In the Wild West photograph captions, what was the name of the only survivor of the Custer massacre of 1876?

### Source document
..............................

Thursday, March 24, 2011

How the 19th Century Wild West Was Really Won

Modern travel: The photograph taken by John C.H Grabill in the 1880s was titled 'The Deadwood Coach' and shows formally dressed passengers both on top and inside

Striking it rich: Washing and panning for gold in Rockerville, Dakota. Three old timers named Spriggs, Lamb and Dillon are pictured in 1889

Ready to roll: A line of oxen and wagons along the main street in Sturgis in the Dakota Territory which was taken between 1887 and 1892

Horse hero: Comanche, the only survivor of the Custer massacre of 1876. It was a regimental order that the 7th Cavalry cared for the animal 'as long as he shall live'

Indian camp: Home of the Lakota (Sioux) tribe pictured in 1891 near the Pine Ridge reservation with a watering hole called White Clay Creek

New town: John Grabill charted how towns such as Hot Springs, South Dakota, sprung up across the Midwest as the railways grew

Wagon train: Oxen lead out the wagons in a photograph titled 'Freighting in the Black Hills' taken between Sturgis and Deadwood

Braves: A portrait of a band of Big Foots (Miniconjou) in an open field, at a Grass Dance on the Cheyenne River, watched by soldiers from the 8th U.S. Cavalry and 3rd Infantry

Peace council: The Indian chiefs who ended their war with the U.S. Army. Their names included Standing Bull, High Hawk, White Tail, Little Thunder and Lame

Rebel Indian called Little who started the Indian Revolt at Pine Ridge, 1890

Rebel: A native American named Little, leader of the Oglala band, started the 1890 Indian Revolt at Pine Ridge.

..............................

### Entries shown
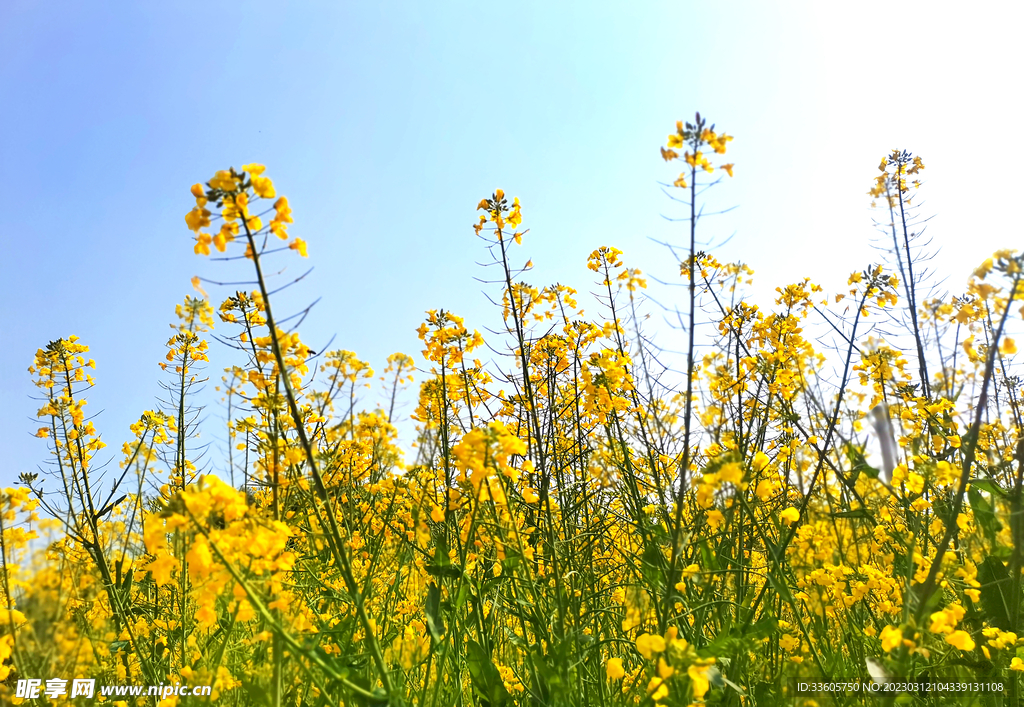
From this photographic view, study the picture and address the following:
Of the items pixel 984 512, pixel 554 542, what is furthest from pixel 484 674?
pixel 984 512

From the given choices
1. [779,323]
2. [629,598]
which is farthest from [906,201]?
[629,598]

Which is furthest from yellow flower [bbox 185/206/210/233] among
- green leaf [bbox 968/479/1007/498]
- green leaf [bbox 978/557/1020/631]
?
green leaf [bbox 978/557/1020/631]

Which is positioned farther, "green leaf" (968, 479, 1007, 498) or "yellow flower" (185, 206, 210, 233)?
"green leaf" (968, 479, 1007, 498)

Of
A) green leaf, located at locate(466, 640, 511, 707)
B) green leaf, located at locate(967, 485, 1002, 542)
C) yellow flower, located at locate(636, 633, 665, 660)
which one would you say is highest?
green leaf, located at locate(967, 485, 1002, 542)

..............................

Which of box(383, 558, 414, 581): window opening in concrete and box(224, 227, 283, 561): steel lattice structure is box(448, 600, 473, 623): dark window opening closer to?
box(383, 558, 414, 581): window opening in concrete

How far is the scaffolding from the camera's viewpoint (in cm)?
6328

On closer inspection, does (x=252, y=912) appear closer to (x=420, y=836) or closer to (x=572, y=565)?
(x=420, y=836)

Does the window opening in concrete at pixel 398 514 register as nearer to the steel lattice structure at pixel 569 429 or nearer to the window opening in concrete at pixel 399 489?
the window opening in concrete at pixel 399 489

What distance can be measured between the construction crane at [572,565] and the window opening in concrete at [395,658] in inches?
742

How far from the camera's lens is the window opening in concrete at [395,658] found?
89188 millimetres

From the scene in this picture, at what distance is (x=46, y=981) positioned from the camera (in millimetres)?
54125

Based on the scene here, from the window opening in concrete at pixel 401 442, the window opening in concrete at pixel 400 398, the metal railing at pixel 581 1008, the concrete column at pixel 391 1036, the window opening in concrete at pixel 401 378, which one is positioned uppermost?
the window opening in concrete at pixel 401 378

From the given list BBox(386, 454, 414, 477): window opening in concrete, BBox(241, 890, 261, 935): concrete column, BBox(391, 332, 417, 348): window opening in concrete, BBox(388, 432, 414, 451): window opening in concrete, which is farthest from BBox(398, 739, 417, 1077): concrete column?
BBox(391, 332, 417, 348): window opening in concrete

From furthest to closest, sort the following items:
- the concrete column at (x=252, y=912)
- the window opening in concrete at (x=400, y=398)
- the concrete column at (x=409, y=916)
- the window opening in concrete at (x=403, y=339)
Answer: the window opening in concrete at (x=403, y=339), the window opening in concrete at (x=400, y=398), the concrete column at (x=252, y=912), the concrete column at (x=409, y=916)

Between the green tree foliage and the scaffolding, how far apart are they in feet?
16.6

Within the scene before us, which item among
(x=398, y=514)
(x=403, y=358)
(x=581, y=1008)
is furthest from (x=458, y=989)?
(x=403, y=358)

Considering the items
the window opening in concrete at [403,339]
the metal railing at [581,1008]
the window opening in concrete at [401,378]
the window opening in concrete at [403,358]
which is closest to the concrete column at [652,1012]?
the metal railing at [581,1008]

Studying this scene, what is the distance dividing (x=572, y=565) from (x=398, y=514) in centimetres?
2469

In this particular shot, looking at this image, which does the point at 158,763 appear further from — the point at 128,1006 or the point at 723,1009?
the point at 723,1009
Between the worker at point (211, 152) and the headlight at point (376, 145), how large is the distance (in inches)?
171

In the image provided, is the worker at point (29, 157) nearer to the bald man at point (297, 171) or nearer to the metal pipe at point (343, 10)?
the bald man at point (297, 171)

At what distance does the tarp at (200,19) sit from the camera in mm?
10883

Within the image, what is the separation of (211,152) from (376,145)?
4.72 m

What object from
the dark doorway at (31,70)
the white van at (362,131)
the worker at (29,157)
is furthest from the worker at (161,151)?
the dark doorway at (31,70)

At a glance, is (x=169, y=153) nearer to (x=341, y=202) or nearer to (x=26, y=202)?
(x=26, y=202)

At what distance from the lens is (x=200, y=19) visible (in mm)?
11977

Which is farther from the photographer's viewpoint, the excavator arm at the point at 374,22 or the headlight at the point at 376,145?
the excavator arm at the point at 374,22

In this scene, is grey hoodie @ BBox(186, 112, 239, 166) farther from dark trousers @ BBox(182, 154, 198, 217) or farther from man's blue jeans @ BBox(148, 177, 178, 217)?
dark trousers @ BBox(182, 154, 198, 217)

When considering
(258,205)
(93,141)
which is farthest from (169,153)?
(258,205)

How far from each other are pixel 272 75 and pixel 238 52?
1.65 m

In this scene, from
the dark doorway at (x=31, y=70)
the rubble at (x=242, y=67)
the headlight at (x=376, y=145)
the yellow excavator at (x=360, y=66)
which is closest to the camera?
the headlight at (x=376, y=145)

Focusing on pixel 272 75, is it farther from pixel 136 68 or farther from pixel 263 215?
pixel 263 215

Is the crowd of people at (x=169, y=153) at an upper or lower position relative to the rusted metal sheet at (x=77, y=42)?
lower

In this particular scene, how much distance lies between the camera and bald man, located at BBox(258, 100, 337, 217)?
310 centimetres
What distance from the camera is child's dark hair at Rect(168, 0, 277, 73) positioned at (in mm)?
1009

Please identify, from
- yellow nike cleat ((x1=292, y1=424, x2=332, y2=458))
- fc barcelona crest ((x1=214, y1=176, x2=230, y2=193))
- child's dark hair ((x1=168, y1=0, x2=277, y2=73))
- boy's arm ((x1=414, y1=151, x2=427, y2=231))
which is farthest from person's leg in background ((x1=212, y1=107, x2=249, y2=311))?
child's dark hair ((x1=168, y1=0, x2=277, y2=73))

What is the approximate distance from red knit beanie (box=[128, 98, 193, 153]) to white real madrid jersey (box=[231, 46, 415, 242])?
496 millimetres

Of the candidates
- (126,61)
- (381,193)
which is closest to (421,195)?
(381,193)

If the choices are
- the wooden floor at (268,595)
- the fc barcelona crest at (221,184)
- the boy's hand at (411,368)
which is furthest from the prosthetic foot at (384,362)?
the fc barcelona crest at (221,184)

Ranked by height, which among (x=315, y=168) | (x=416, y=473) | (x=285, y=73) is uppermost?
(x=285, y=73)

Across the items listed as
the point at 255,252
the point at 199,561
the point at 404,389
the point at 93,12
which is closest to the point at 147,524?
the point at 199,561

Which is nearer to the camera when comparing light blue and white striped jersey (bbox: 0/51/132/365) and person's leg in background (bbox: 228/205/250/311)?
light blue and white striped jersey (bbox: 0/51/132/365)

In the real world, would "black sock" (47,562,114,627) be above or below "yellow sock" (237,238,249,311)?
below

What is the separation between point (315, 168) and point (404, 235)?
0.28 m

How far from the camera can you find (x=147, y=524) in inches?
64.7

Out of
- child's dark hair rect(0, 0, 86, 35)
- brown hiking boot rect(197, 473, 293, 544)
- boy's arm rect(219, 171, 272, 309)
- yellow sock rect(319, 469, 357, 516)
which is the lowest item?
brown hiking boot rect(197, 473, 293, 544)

..............................

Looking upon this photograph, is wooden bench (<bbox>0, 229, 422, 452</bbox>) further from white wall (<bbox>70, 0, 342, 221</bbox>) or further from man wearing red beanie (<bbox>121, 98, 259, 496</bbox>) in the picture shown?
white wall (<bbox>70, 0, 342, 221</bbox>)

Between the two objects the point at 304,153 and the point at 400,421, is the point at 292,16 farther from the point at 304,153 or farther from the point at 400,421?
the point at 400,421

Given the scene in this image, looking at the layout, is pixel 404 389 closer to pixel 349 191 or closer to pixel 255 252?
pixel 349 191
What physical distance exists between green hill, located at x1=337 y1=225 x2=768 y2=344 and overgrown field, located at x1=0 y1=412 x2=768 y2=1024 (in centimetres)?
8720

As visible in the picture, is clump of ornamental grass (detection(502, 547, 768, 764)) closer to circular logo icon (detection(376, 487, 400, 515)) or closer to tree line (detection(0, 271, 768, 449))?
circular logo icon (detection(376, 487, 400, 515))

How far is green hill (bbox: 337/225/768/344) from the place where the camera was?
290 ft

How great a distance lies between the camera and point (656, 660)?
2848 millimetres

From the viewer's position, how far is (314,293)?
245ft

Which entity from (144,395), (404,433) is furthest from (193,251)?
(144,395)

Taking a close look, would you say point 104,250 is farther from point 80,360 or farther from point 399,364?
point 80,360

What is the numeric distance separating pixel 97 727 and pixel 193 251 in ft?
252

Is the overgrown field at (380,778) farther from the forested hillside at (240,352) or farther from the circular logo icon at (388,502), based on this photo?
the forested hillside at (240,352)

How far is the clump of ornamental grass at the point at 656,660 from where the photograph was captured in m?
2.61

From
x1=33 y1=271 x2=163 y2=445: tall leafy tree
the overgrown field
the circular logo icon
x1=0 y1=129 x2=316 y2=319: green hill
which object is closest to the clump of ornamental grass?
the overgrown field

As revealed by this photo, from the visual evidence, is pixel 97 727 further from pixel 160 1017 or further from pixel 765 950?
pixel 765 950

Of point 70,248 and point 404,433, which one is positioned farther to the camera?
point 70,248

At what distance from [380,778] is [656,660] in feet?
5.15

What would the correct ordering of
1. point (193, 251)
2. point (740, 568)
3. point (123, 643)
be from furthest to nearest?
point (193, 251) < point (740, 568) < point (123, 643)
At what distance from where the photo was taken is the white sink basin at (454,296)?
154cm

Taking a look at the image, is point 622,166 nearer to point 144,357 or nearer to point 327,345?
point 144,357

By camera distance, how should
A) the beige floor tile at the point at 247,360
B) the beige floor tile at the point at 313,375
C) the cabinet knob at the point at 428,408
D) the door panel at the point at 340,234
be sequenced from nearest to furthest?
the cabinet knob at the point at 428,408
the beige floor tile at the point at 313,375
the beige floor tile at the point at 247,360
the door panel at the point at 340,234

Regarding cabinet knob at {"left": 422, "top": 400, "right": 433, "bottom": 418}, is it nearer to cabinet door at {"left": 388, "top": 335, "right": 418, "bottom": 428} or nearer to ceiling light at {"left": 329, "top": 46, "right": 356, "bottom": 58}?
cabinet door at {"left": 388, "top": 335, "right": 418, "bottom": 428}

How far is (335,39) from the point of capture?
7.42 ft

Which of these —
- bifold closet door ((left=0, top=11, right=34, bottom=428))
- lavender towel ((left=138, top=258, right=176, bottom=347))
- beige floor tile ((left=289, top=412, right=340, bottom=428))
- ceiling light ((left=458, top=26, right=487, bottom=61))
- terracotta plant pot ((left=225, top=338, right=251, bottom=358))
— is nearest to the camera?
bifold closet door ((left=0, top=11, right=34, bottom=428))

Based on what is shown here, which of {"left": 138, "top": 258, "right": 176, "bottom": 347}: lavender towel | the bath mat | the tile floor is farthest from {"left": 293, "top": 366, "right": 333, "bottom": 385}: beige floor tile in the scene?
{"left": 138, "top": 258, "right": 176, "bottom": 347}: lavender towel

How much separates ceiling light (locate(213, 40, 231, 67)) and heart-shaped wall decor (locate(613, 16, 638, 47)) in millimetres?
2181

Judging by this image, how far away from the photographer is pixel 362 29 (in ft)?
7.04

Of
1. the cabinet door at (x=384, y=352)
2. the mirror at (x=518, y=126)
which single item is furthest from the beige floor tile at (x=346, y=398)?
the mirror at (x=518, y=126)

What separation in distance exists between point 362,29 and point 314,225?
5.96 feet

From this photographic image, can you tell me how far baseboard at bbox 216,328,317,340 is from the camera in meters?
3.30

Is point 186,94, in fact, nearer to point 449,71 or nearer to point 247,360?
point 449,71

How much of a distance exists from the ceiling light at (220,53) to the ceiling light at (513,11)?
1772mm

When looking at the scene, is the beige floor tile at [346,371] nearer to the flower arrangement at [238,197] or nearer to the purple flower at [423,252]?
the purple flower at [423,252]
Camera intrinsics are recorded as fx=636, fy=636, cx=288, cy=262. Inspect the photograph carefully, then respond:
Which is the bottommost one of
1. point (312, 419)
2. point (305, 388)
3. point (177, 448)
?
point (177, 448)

..............................

### Final answer
Comanche, a horse